NEW DELHI: Prime Minister Manmohan Singh said on Wednesday that India was continuing to talk to Pakistan to normalise ties, but the latter was faltering on its part of the bargain with regard to terrorism.
Addressing the Lok Sabha where he berated the Bharatiya Janata Party for using foul language against him and his party, Dr Singh drew a rosy picture of his domestic and foreign policy measures.
“Our dialogue with Pakistan continues in order to normalise our relations: promote bilateral cooperation and people-to-people contacts; and resolve outstanding issues,” Dr Singh said towards the end of his speech before winning a key vote on government’s policies. He described the recent flare-up on the Line of Control as a negative influence on the dialogue process.

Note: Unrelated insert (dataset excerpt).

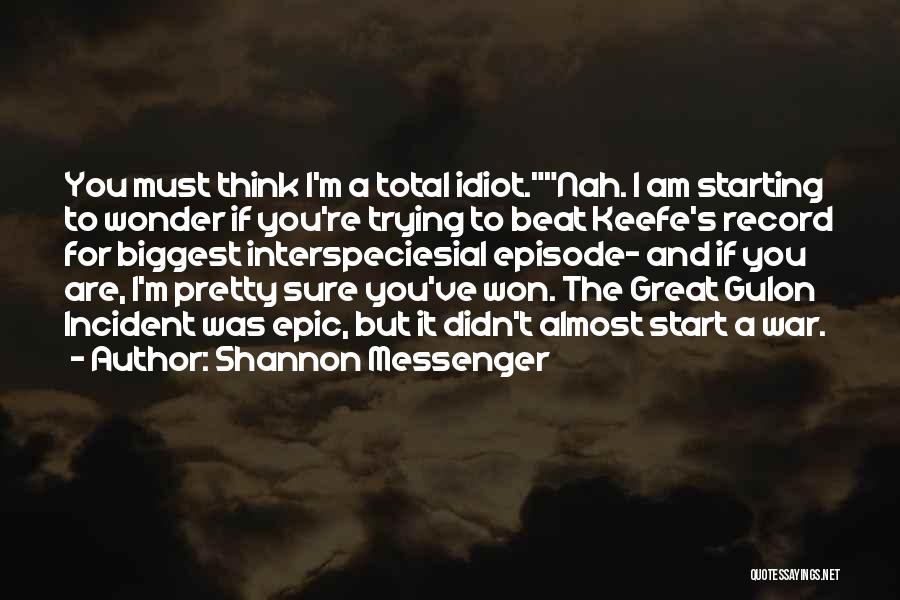 Shannon Messenger Quotes: You Must Think I'm A Total Idiot.nah. I Am Starting To Wonder If You're Trying To Beat Keefe's Record For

“Progress has been possible in some areas like trade and people-to-people contacts. But incidents such as the barbaric manner in which two Indian soldiers were killed on the Line of Control in January vitiate the atmosphere and cast a shadow on the bilateral dialogue process.
“Further, we are yet to see tangible progress in dismantling the terrorism infrastructure in Pakistan and in bringing to justice the perpetrators of the Mumbai terror attack of November 2008. Normal, good-neighbourly relations between India and Pakistan — free from the threat of violence, and enhanced bilateral economic cooperation — would be in our mutual interest. We also expect Pakistan to take steps to create a conducive environment to take the process of normalisation forward,” Dr Singh said.
India has an abiding interest in a stable, strong, united, democratic and prosperous Afghanistan, which is no longer a safe haven for terrorism.
“As Afghanistan undergoes political, economic and security transitions in 2014 and beyond, we will continue to help build Afghan capabilities to evolve peacefully and fight terrorism and extremism,” the prime minister said.
The Indian government is under pressure from its Tamil deputies to support a US-led resolution against Sri Lanka’s human rights record against Jaffna Tamils. The prime minister hedged his bets on how India would vote.
“As regards the issue of a draft resolution expected to be tabled by the United States at the forthcoming session of the UN Human Rights Council in Geneva, our decision will depend on the substance of the final text tabled in the council. We will, however, be guided by our consistent position that we support proposals that seek to advance the achievement of a future for the Tamil community in Sri Lanka that is marked by equality, dignity, justice and self respect.”
Responding to concerns raised by the deputies on the alleged threat India faces from China, Dr Singh played down the issue.
“In my view, there is enough space in the world today for both countries to achieve their developmental aspirations. While we do have differences over the border issue, since 1988 we have evolved mechanisms to address the issue and to maintain peace and tranquillity on the border.”